Wednesday, January 20, 2021

Quarantine Diaries


 Just before Christmas the thing that we had worried about and prepared for happened.  My spouse, an ICU physician taking care of a dozen patients who had COVID, tested positive for it himself.  We had etched out a plan for this in the early days of the pandemic, but as the months slipped by and we had negative test with each COVID symptom that emerged, we started to feel like we might get through it.  Once the vaccine became available we felt like there might be light at the end of a still lengthy tunnel.  COVID, however, had different plans.

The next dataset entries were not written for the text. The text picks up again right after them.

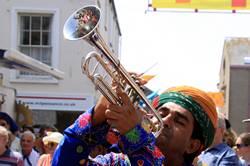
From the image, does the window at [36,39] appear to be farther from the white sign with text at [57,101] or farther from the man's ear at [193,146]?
the man's ear at [193,146]

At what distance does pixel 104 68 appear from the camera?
83.4 inches

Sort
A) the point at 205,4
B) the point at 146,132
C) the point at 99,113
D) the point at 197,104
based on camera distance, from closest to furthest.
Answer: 1. the point at 146,132
2. the point at 99,113
3. the point at 197,104
4. the point at 205,4

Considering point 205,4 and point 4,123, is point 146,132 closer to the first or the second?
point 4,123

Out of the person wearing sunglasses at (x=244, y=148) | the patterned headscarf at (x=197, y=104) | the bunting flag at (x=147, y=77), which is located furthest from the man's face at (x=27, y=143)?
the patterned headscarf at (x=197, y=104)

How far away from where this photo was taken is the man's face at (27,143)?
7.96m

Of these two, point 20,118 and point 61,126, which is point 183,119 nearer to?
point 20,118

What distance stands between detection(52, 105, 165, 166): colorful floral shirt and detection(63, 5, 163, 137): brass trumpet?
0.08m

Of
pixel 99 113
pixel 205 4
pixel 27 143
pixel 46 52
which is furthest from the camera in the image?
pixel 46 52

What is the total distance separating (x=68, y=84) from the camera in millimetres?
16500

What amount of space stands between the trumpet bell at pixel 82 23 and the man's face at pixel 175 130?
14.9 inches

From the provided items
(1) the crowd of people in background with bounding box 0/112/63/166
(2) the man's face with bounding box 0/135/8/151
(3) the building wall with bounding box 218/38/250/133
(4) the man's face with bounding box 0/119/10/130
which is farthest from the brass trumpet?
(3) the building wall with bounding box 218/38/250/133

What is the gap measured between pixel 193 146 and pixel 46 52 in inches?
569

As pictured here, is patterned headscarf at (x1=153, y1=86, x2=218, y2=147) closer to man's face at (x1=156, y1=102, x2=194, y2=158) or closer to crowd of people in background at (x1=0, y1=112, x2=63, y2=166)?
man's face at (x1=156, y1=102, x2=194, y2=158)

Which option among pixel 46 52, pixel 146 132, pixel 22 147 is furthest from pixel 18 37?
pixel 146 132
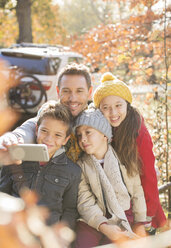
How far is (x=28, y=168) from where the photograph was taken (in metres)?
1.98

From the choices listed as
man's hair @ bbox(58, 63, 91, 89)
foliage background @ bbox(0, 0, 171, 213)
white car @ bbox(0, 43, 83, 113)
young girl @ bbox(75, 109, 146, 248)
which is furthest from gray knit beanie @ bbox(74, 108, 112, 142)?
white car @ bbox(0, 43, 83, 113)

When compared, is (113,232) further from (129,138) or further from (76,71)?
(76,71)

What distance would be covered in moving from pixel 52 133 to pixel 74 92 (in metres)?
0.55

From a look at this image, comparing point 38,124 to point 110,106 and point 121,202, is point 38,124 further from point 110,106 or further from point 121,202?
point 121,202

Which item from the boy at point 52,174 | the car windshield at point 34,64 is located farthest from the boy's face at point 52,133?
the car windshield at point 34,64

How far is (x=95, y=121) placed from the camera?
2162 mm

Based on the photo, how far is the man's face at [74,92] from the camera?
7.88ft

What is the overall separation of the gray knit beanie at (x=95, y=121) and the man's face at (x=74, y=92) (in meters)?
0.17

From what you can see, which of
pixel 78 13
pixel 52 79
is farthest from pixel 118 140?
pixel 78 13

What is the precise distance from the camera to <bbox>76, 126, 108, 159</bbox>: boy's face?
2.16 metres

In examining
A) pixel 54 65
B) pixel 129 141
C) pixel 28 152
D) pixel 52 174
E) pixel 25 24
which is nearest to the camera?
pixel 28 152

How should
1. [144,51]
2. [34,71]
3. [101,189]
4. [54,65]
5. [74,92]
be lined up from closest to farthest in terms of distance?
[101,189] → [74,92] → [144,51] → [34,71] → [54,65]

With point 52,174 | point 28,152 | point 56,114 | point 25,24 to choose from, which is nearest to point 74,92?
point 56,114

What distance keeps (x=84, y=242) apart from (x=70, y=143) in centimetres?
66
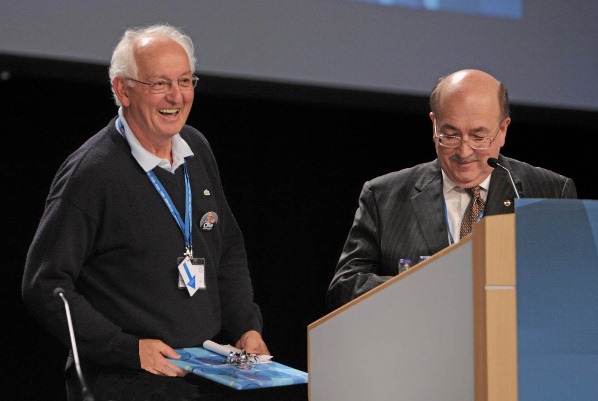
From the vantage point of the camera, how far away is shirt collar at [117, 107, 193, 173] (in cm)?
261

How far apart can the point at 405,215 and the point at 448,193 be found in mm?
148

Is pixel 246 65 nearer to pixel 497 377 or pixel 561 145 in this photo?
pixel 561 145

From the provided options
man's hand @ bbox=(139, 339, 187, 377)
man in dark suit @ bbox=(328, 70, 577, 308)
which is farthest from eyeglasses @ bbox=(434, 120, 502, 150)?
man's hand @ bbox=(139, 339, 187, 377)

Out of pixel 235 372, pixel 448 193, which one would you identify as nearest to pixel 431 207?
pixel 448 193

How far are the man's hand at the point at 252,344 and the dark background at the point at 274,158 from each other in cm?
191

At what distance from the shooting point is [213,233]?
2.76 meters

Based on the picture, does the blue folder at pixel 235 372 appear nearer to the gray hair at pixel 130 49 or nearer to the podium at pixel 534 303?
the podium at pixel 534 303

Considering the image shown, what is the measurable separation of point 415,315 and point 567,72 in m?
3.46

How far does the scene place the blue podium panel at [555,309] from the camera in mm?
1596

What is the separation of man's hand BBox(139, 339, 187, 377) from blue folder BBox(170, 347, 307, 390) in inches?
0.7

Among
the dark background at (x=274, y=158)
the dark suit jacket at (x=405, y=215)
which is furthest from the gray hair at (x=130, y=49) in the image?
the dark background at (x=274, y=158)

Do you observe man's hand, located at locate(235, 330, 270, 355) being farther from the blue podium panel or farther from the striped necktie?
the blue podium panel

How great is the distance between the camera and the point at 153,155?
263 cm

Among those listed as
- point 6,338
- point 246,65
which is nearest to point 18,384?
point 6,338
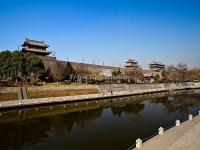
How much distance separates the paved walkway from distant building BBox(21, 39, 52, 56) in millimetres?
47408

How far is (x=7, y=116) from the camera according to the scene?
82.3ft

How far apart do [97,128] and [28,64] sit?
28346 mm

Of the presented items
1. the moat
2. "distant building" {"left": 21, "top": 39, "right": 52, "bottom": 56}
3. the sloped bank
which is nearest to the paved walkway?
the moat

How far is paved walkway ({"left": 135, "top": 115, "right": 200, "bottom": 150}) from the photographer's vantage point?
11609 mm

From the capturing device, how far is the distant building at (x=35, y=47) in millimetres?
56000

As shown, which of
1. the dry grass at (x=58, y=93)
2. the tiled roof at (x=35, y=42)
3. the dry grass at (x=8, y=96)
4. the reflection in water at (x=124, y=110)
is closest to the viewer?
the reflection in water at (x=124, y=110)

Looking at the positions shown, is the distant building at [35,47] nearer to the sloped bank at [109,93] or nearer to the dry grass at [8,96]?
the sloped bank at [109,93]

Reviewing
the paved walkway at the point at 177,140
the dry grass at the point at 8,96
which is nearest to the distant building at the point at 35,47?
the dry grass at the point at 8,96

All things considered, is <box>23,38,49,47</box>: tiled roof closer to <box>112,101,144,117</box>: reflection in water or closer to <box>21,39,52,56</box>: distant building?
<box>21,39,52,56</box>: distant building

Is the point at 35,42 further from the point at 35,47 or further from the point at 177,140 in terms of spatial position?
the point at 177,140

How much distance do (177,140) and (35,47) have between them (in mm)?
50935

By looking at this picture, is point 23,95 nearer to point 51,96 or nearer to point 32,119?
point 51,96

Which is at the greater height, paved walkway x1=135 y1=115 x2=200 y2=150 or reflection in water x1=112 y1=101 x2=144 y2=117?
paved walkway x1=135 y1=115 x2=200 y2=150

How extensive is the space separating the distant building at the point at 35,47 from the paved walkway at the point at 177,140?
156ft
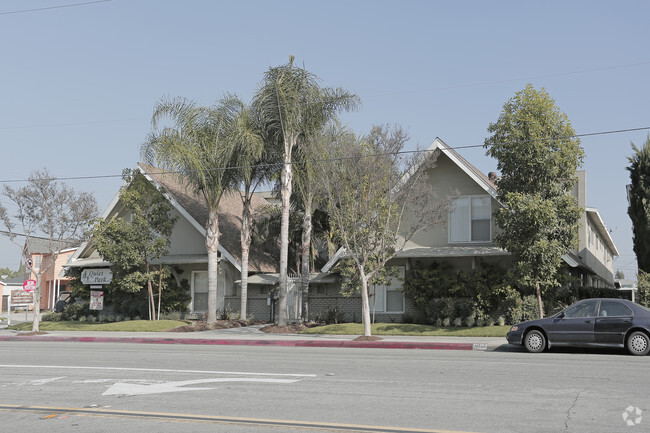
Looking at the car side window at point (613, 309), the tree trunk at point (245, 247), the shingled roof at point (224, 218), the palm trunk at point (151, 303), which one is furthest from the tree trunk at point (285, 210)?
the car side window at point (613, 309)

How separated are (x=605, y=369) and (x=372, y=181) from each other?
11.1 meters

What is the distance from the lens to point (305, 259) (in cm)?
2817

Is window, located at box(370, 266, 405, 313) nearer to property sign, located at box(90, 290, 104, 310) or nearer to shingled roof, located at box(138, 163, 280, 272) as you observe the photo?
shingled roof, located at box(138, 163, 280, 272)

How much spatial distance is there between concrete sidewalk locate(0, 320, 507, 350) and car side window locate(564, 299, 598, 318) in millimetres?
2790

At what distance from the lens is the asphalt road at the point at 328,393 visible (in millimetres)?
8180

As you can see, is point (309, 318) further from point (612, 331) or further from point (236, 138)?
point (612, 331)

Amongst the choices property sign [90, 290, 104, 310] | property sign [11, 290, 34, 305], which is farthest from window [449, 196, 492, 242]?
property sign [11, 290, 34, 305]

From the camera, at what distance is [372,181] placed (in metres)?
22.4

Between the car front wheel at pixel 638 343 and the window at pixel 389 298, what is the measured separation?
13.0m

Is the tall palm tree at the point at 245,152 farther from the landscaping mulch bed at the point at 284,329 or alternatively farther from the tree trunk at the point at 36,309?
the tree trunk at the point at 36,309

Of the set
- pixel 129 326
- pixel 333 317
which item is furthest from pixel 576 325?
pixel 129 326

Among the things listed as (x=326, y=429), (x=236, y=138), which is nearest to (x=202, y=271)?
(x=236, y=138)

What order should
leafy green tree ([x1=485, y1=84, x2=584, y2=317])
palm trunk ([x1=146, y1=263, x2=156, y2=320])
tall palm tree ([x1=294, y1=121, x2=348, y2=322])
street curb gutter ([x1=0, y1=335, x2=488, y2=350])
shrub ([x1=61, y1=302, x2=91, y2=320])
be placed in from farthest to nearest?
1. shrub ([x1=61, y1=302, x2=91, y2=320])
2. palm trunk ([x1=146, y1=263, x2=156, y2=320])
3. tall palm tree ([x1=294, y1=121, x2=348, y2=322])
4. leafy green tree ([x1=485, y1=84, x2=584, y2=317])
5. street curb gutter ([x1=0, y1=335, x2=488, y2=350])

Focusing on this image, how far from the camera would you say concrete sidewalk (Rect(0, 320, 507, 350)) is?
1981 centimetres
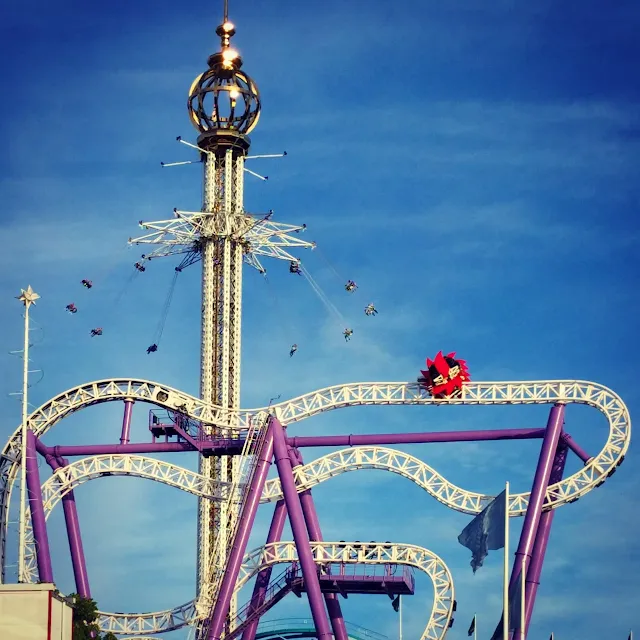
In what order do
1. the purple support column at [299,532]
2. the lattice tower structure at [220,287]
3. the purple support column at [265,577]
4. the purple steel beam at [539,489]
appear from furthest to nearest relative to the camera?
the lattice tower structure at [220,287], the purple support column at [265,577], the purple steel beam at [539,489], the purple support column at [299,532]

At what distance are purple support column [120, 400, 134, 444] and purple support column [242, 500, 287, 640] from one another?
9.35 metres

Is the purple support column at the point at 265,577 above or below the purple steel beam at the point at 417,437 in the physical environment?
below

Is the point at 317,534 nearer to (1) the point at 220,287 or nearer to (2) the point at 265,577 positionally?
(2) the point at 265,577

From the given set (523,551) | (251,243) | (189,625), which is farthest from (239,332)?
(523,551)

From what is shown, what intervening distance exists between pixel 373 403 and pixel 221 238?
20612mm

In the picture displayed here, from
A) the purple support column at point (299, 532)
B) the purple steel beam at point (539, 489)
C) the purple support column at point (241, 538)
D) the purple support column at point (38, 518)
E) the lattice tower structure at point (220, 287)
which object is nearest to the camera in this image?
the purple support column at point (299, 532)

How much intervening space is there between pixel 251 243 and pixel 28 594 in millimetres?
50111

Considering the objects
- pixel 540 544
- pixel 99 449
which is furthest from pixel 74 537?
pixel 540 544

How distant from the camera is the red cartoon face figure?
101688mm

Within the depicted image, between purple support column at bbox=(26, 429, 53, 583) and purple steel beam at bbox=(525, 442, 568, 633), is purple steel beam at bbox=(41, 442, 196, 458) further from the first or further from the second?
purple steel beam at bbox=(525, 442, 568, 633)

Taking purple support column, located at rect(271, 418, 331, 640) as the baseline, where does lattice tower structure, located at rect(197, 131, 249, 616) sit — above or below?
above

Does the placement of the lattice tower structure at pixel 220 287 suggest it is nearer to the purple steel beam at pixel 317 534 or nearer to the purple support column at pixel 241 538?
the purple steel beam at pixel 317 534

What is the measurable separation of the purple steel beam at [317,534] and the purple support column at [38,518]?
13839 mm

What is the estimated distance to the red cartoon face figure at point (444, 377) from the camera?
101688 mm
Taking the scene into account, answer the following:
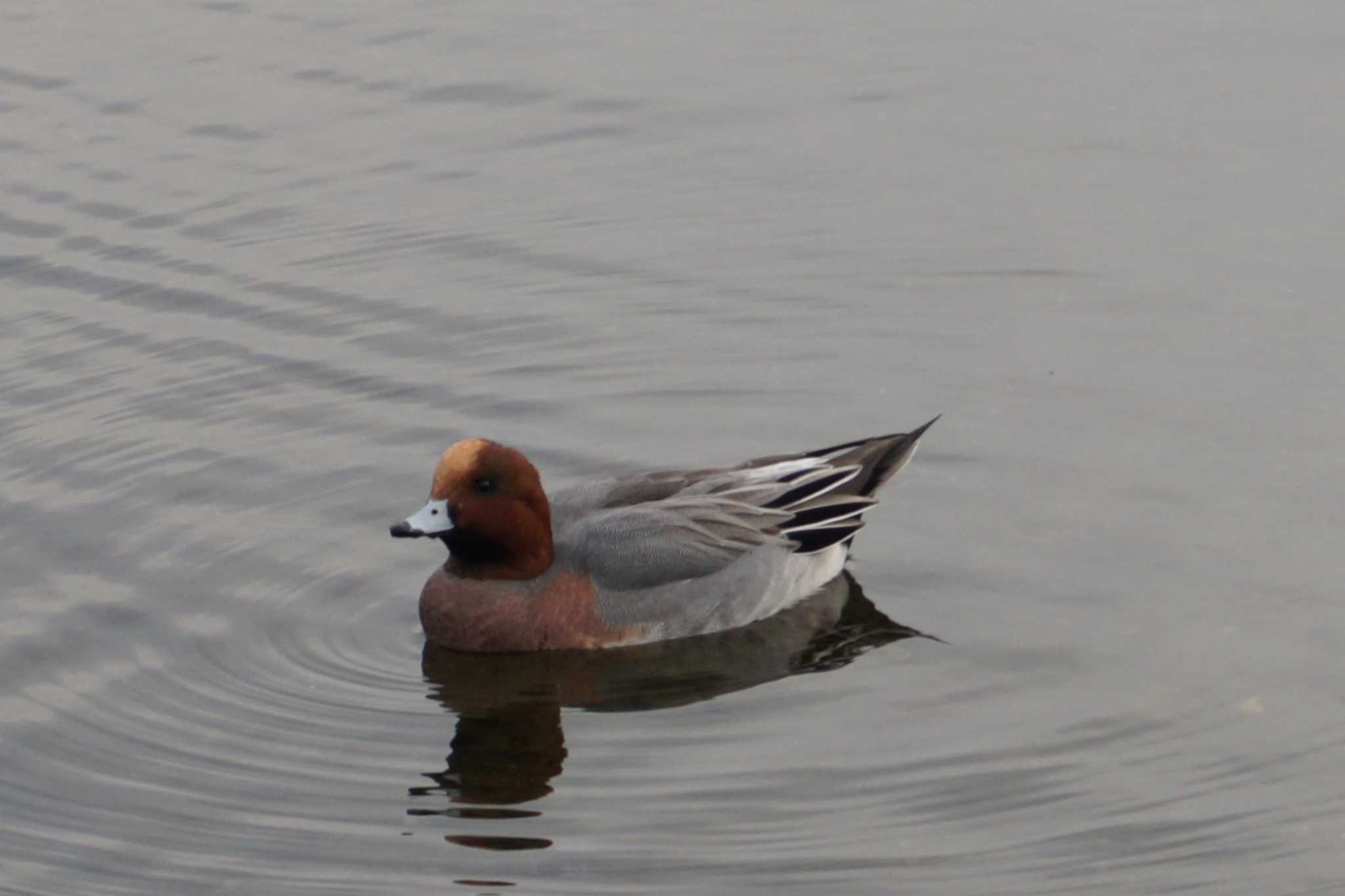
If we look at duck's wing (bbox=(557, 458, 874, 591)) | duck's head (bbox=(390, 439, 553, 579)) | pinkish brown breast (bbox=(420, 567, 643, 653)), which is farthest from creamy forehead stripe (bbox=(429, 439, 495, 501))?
duck's wing (bbox=(557, 458, 874, 591))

On the eve of Christmas we had to enact our COVID plan to live under one roof separately but together.  We had to regather the masks, the cloves, the hand sanitizer and start masking up at home.  Luckily we had been doing it for months at work, so it didn't feel totally weird, and amazingly, we had choreographed it beautifully.  I did the food preparation, and delivered trays of food to the COVID patient.  We set up a table and chair so he could eat upright.  I left the kitchen so my son could eat but that was as close as we got for 2 solid weeks.  In the end, we managed to keep each other healthy and not go crazy.  The only silver lining is that we finally decided to get our groceries delivered, maybe even after the pandemic.  So have a plan, think it out, and hope you never need it.  But if you do, it will not be terrible.